Условие задания »
Выпишите из текста о споре напостовцев и литфронтовцев фрагмент от слов «Не распадается ли» до слов «двойственные, двустихийные произведения[551].» включительно.

Теория эта вызвала множество откликов[548]. Основными ее оппонентами оказались литфронтовцы, которые находили, что центральный герой «пролетарского психологизма» — это «раздвоенный человек, раздираемый надвое противоположными устремлениями своей психики, остро чувствующий этот разлад»[549]; что насаждаемая напостовцами «психологическая литература» возрождает «биологизм»,

[а] столь обильное вторжение в художественную литературу подсознательной стихии знаменует, в конце концов, не что иное, как оживание в ней классов, вытесненных революцией или стоящих вне пролетариата. Торжество «биологического» человека и, в особенности, прорыв «биологического» человека сквозь пролетарско-классовое сознание, что это, в конце концов, как не самопротивопоставление непролетарских социальных слоев сознательности пролетариата как класса, некий невольный протест против его рационалистического подхода к строительству жизни, против которых мелкобуржуазная стихия бунтует под маской «подсознательного» и «биологии», утверждая себя на фронте художественной литературы?[550]

Более того, в этом раздвоенном герое «левые оппозиционеры» увидели прямую проекцию автора, находя «идентичность художника школы „пролетпсихологизма“ со стержневым образом всего течения»:

Не распадается ли сам писатель, подобно своим героям, на две половинки? Конечно, да!.. Раздвоенный человек наших дней — с коммунистическим разумом и мелкобуржуазным «нутром», — берущийся за художественное творчество и напрягающий в нем все свои психические силы, неизбежно будет создавать двойственные, двустихийные произведения[551].

В еще большей степени критиковался лозунг «срывания масок», который входил как составная часть в рапповскую программу по созданию «красных Львов Толстых»: «В условиях диктатуры пролетариата ни о каком срывании масок с социалистической действительности не может быть и речи»[552]. С резкой критикой рапповских лозунгов выступил и «Новый ЛЕФ». Так, ответом на статью Ермилова о «гармоническом человеке» и пролетарском психологизме стала статья Н. Чужака «Гармоническая психопатия», где высмеивалось рапповское «психоложество» и утверждалось, что «здорового психологизма не бывает», поскольку он есть «социальная болезнь буржуазии»[553].

Борьба между напостовским руководством и Литфронтом, которая называлась «творческой дискуссией»[554], не должна, однако, вводить в заблуждение. Эта борьба — за власть, и разница между напостовцами и литфронтовцами сводилась к тому, что первые были откровенными эпигонами (они полагали, что новую действительность следует «отражать» методами реализма XIX века, через раскрытие частной жизни в психологическом романе), а вторые, исходя из теории Переверзева, отрицали классический реализм и требовали не изображения частной жизни, но воспевания «психологии площадей» и движения «больших масс». Условно, образцом для напостовцев служил «Разгром» Фадеева, тогда как для литфронтовцев — «Железный поток» Серафимовича.

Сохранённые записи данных
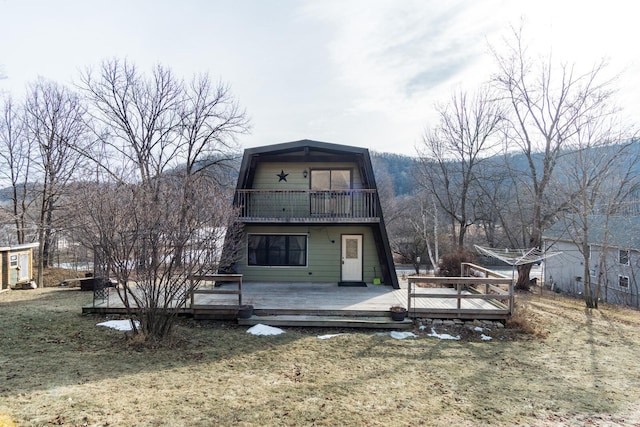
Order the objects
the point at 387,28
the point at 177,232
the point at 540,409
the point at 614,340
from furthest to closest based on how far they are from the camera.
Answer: the point at 387,28 < the point at 614,340 < the point at 177,232 < the point at 540,409

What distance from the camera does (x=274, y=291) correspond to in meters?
11.2

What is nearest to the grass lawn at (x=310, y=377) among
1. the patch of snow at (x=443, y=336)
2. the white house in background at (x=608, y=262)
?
the patch of snow at (x=443, y=336)

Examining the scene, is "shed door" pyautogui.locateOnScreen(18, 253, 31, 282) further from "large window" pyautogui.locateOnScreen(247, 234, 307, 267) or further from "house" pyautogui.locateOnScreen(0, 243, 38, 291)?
"large window" pyautogui.locateOnScreen(247, 234, 307, 267)

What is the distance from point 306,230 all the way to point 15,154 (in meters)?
18.1

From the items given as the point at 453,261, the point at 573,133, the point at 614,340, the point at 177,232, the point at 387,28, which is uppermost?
the point at 387,28

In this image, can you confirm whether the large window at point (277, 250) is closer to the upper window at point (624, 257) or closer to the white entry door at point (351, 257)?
the white entry door at point (351, 257)

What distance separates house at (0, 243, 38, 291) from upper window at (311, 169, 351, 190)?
12813 mm

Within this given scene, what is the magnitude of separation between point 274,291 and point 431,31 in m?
9.55

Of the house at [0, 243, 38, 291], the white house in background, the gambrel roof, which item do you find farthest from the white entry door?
the house at [0, 243, 38, 291]

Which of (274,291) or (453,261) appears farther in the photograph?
(453,261)

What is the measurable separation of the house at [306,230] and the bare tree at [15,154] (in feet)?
48.5


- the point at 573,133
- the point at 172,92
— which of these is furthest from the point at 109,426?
the point at 172,92

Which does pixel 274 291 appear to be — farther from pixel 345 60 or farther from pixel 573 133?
pixel 573 133

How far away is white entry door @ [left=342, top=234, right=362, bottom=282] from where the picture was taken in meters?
12.9
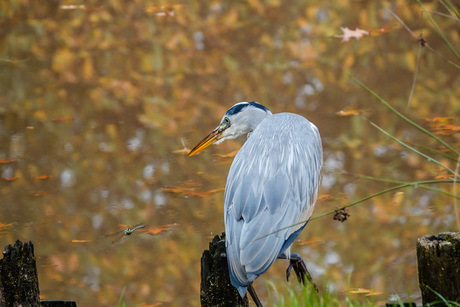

Ответ к заданию »
Не распадается ли сам писатель, подобно своим героям, на две половинки? Конечно, да!.. Раздвоенный человек наших дней — с коммунистическим разумом и мелкобуржуазным «нутром», — берущийся за художественное творчество и напрягающий в нем все свои психические силы, неизбежно будет создавать двойственные, двустихийные произведения[551].